==== Passage given

Skip to main content

jn: plugin-based, universal data streaming system using JSONL/ND format.

Project description

JN (Junction) - Agent-Native ETL with JSON Pipelines

Version: 4.0.0-alpha1 Status: Active Development

A lightweight ETL framework where JSON Lines is the universal data format. Built for agents and humans who need to move data between formats, APIs, databases, and commands without writing bespoke scripts.

Philosophy

Three core principles:

  1. JSON Lines Everywhere - Universal data interchange format on the CLI
  2. Discoverable Without Execution - Tools are files on disk with parseable headers
  3. Automatic Pipeline Construction - Framework wires together sources → filters → targets

Inspired by Kelly Brazil's jc philosophy: make every command line tool speak JSON.

========
==== Given information

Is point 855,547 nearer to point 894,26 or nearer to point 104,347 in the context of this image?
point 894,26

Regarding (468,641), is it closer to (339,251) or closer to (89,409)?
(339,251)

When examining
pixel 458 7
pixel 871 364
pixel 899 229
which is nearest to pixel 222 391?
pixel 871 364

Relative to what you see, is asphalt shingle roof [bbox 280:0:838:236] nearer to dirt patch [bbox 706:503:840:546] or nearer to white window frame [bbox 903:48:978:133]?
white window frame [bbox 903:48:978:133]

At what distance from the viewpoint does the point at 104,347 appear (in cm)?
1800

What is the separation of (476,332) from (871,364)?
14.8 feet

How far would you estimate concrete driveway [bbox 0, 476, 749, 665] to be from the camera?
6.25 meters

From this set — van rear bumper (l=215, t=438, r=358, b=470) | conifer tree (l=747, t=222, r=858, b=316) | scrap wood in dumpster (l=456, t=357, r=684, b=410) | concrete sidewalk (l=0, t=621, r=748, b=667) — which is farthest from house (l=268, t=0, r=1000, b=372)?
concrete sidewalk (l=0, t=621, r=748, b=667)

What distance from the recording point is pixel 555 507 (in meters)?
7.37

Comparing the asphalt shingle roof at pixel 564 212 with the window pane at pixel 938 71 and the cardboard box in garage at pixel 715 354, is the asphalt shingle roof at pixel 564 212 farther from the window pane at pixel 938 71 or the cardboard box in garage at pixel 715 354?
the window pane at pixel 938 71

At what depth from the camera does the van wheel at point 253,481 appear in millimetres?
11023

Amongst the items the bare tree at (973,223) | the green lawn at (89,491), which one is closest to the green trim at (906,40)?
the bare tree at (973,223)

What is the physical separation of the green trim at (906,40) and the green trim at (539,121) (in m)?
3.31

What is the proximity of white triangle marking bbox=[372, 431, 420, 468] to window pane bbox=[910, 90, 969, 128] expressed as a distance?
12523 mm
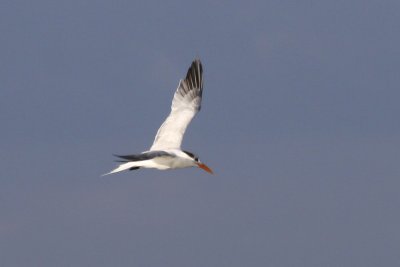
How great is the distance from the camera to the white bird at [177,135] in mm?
29500

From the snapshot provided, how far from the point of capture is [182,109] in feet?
115

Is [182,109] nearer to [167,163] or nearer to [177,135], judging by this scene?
[177,135]

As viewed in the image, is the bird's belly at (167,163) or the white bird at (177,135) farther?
the bird's belly at (167,163)

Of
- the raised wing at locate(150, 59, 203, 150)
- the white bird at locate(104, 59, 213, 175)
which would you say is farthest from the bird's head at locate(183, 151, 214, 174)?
the raised wing at locate(150, 59, 203, 150)

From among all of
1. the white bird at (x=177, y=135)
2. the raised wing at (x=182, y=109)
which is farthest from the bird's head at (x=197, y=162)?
the raised wing at (x=182, y=109)

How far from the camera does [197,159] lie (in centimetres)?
3120

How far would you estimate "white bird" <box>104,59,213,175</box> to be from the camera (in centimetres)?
2950

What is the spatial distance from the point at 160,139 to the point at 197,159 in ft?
8.91

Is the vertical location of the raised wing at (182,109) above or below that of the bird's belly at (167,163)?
above

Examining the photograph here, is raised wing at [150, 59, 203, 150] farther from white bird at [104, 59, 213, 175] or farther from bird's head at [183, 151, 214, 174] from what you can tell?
bird's head at [183, 151, 214, 174]

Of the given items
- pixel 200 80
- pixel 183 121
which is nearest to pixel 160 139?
pixel 183 121

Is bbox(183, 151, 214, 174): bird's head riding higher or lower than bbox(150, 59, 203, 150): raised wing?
lower

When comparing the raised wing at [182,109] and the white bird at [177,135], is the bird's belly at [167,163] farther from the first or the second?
the raised wing at [182,109]

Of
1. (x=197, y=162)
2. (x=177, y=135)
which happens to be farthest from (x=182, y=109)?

========

#### What you will do:
1. Using the jn project description, answer each question briefly.
(a) What version number is given for JN?
(b) What development status does the description state?
(c) Whose philosophy inspired the project?
2. List the core principles that the jn project description names under "Philosophy".
3. Resume the jn project description, starting after its final sentence.
The rows have no role in this work.

#### Task-by-task answers:
1.
(a) 4.0.0-alpha1
(b) Active Development
(c) Kelly Brazil's jc philosophy

2.
1. JSON Lines Everywhere
2. Discoverable Without Execution
3. Automatic Pipeline Construction

3.
Quick Start

Installation

# Clone the repository
git clone https://github.com/yourusername/jn.git
cd jn

# Install in development mode
pip install -e .

# Verify installation
jn --version

Your First Pipeline

# Convert CSV to JSON
jn cat data.csv | jn put output.json

# Preview first 5 records
jn cat data.csv --limit 5

# Transform and filter
echo '{"name":"Alice","age":30}' | jn cat - | jq '.age' | jn put -

⚠️ Golden Path: Use JN Commands, Not Direct Plugin Calls

✅ CORRECT - Use jn commands:

jn cat data.csv | jn put output.json         # Auto-detects format
jn cat data.csv | jn filter '.age > 25'      # Streams efficiently
jn cat data.txt~csv?delimiter=tab            # Format override with params

❌ WRONG - Don't call plugins directly:

python csv_.py --mode read < data.csv        # Bypasses framework!
uv run csv_.py --mode read < data.csv        # Loses backpressure!

Why? Direct plugin calls bypass:

  • Automatic backpressure and memory efficiency
  • Early termination support (| head -n 10 stops upstream)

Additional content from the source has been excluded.